====== Supplied data ======

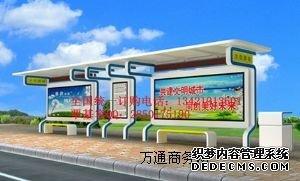 深圳TAXI的士候车亭,广东生产候车亭厂家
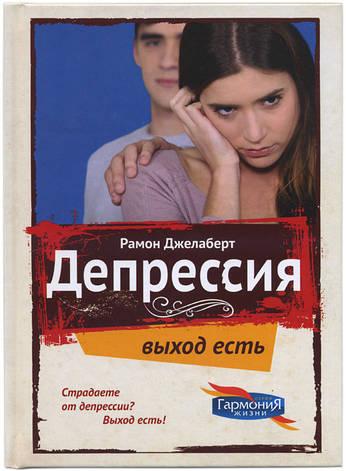 """""""Депрессия: выход есть"""" Рамон Джеллаберт, фото 2"""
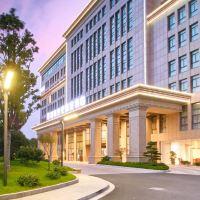 上海智微世紀麗呈酒店酒店預訂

======

Problem to work on -
Go through the listing above and write it out again exactly, dropping the pictures.

Result of this task -
 深圳TAXI的士候车亭,广东生产候车亭厂家
 """""""Депрессия: выход есть"""" Рамон Джеллаберт, фото 2"""
 上海智微世紀麗呈酒店酒店預訂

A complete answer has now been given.